La jueza Niremperger rechazó la recusación por supuesta parcialidad en la causa del robo de cocaína

La jueza federal de Garantías de Resistencia N°1, Zunilda Niremperger, rechazó in limine la recusación presentada por la defensa de uno de los imputados en la causa que investiga el presunto robo de cocaína durante un operativo de incineración en Colonia Benítez. El planteo había sido formulado por los abogados Miguel Ángel Barceló y Macarena Barceló Fogar, quienes invocaron un supuesto “temor fundado de parcialidad” por el reconocimiento de intercambios vía redes sociales entre la magistrada y uno de los acusados.
La resolución fue dictada el 30 de diciembre de 2025, en el marco del incidente N°1 del expediente 10726/2025, que se tramita ante el Juzgado Federal de Garantías Resistencia N°1, y dejó firme la continuidad de Niremperger al frente del proceso.
Por qué la recusación fue rechazada
La jueza sostuvo que el planteo fue manifiestamente extemporáneo. Recordó que, antes de celebrarse la primera audiencia de formalización de la investigación, puso expresamente en conocimiento de todas las partes que había mantenido, de manera eventual, conversaciones por redes sociales con uno de los imputados, aclarando que se trataba de interacciones estrictamente sociales y sin entidad para comprometer la imparcialidad judicial.
Ese dato,subrayó, fue informado en cumplimiento de un deber ético y de transparencia, habilitando a las defensas a formular las observaciones o recusaciones que estimaran pertinentes. Sin embargo, durante la audiencia de formalización, control de detención y tratamiento de la prisión preventiva, ninguna de las partes objetó su intervención ni dedujo recusación alguna, consintiendo de ese modo la continuidad de la actuación jurisdiccional.
La magistrada enfatizó que recién después de dictadas resoluciones sustanciales en la causa, y tras un cambio en la defensa técnica del imputado Gustavo Andrés Quizama, se intentó reactivar la recusación sobre un hecho que ya era conocido desde el inicio del proceso.
La clave: el plazo y la preclusión
Niremperger fundamentó su decisión en el artículo 62 del Código Procesal Penal Federal, que establece un plazo breve y perentorio para recusar, precisamente para evitar que circunstancias conocidas desde el inicio del proceso sean utilizadas de manera tardía con fines estratégicos o dilatorios.
“El derecho a recusar, una vez extinguido por el transcurso del plazo legal sin ejercicio, no puede renacer por un cambio de defensa o de estrategia”, señaló la jueza, quien remarcó que la función defensiva es institucional y continua, y que el nuevo abogado asume la causa con las cargas y consecuencias de los actos y omisiones ya producidos.

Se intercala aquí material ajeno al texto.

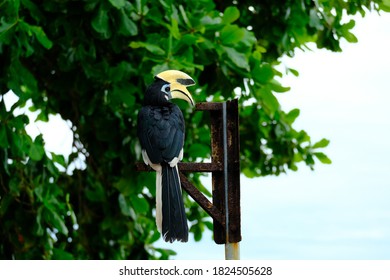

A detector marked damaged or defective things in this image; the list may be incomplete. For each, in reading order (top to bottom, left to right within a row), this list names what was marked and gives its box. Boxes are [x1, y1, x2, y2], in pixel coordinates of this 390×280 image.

rusty metal bracket [136, 99, 241, 245]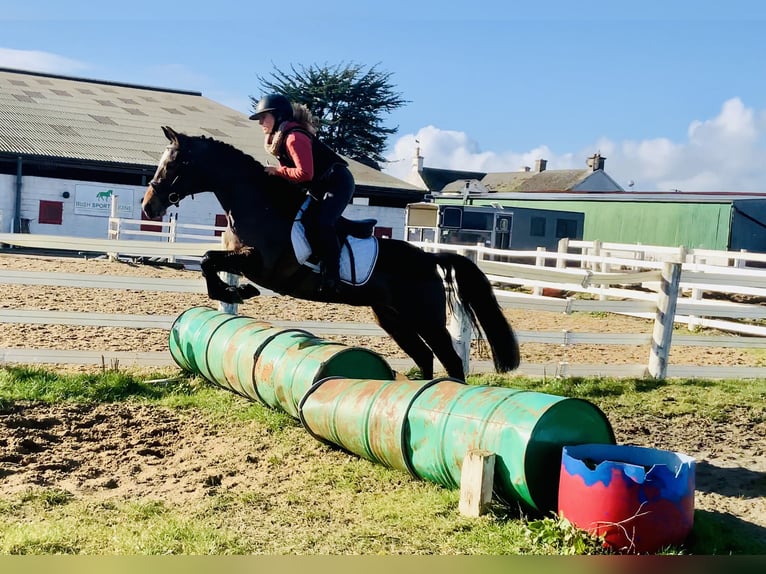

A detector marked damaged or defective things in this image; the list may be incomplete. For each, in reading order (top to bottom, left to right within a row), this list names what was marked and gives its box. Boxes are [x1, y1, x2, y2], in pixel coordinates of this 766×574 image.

rusty barrel [300, 378, 616, 512]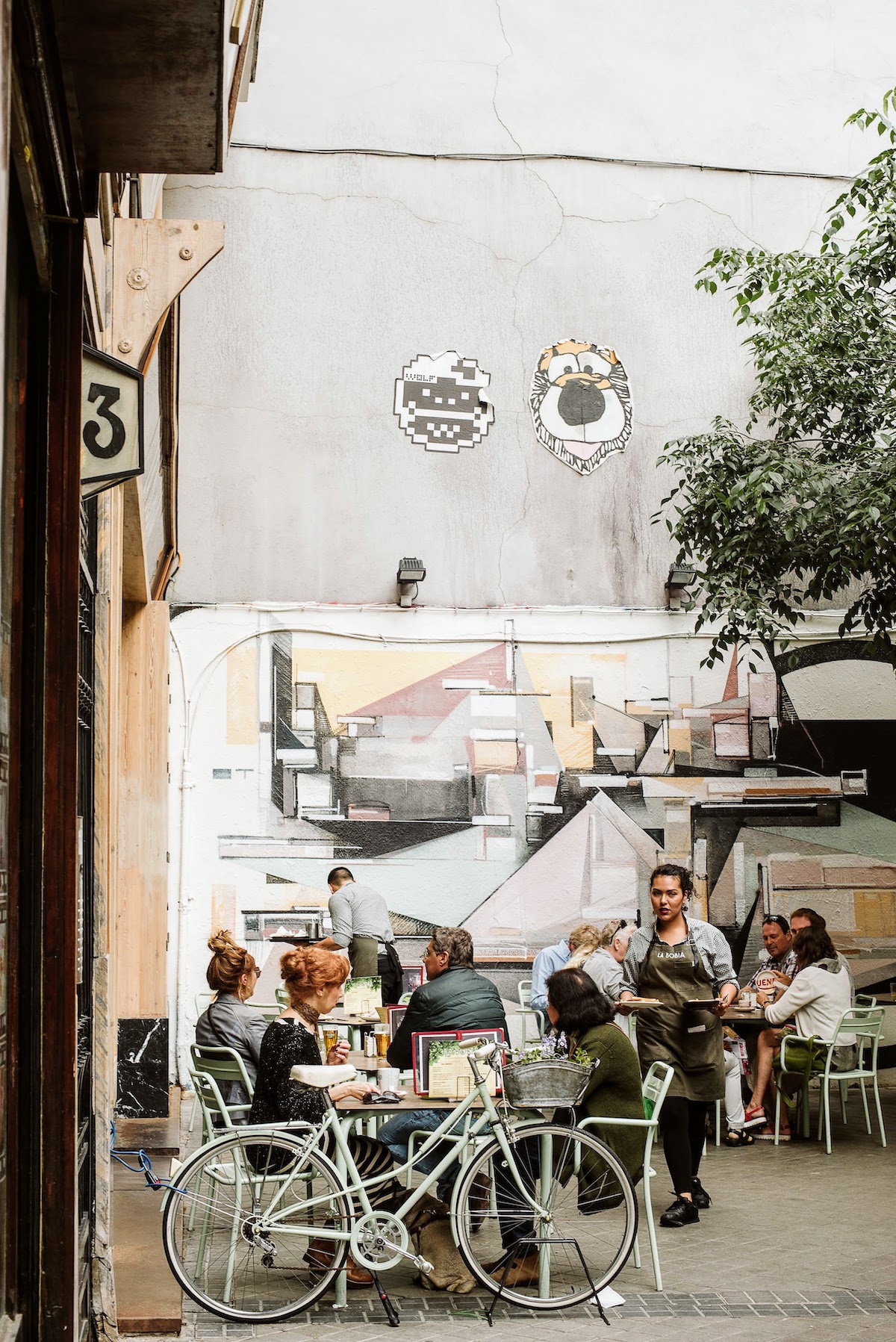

Admitir la recusación fuera de término, advirtió, mplicaría desconocer el principio de preclusión, afectar la estabilidad del proceso y desnaturalizar el régimen legal de recusaciones.
Sin causal objetiva de parcialidad
Aun cuando consideró suficiente la extemporaneidad para rechazar el planteo, la magistrada fue más allá y sostuvo que, en cualquier caso, los motivos invocados no encuadran en ninguna de las causales previstas en el artículo 60 del CPPF. En particular, aclaró que el reconocimiento de intercambios circunstanciales por redes sociales no configura una relación de amistad íntima ni un vínculo personal o afectivo capaz de comprometer la independencia judicial.
Por el contrario, destacó que haber informado espontáneamente esa situación refuerza la garantía de imparcialidad, al transparentar un dato que, aun careciendo de relevancia jurídica, fue puesto a consideración de las partes.
El contexto del caso
La recusación se inscribió en la causa que investiga el presunto desvío de estupefacientes durante el procedimiento oficial de incineración realizado el 18 de diciembre en el polígono de tiro de la Policía del Chaco, en Colonia Benítez. Según la imputación provisoria, se habría intentado sustraer cocaína destinada a quema y reemplazarla por un “ladrillo” simulado de yeso.
El Ministerio Público Fiscal, a cargo de Patricio Sabadini, atribuyó inicialmente la sustracción de 9,49 kilogramos de cocaína —valuados en unos USD 15.000 por kilo— y encuadró los hechos como tenencia de estupefacientes con fines de comercialización y peculado, en calidad de coautores, por tratarse de funcionarios públicos en un procedimiento bajo custodia estatal.
En su parte resolutiva, Niremperger rechazó in limine la recusación por extemporánea e improcedente, declaró que no correspondía sustanciar ni correr traslado del planteo y ratificó, en todos sus términos, que no existe afectación alguna a la imparcialidad judicial.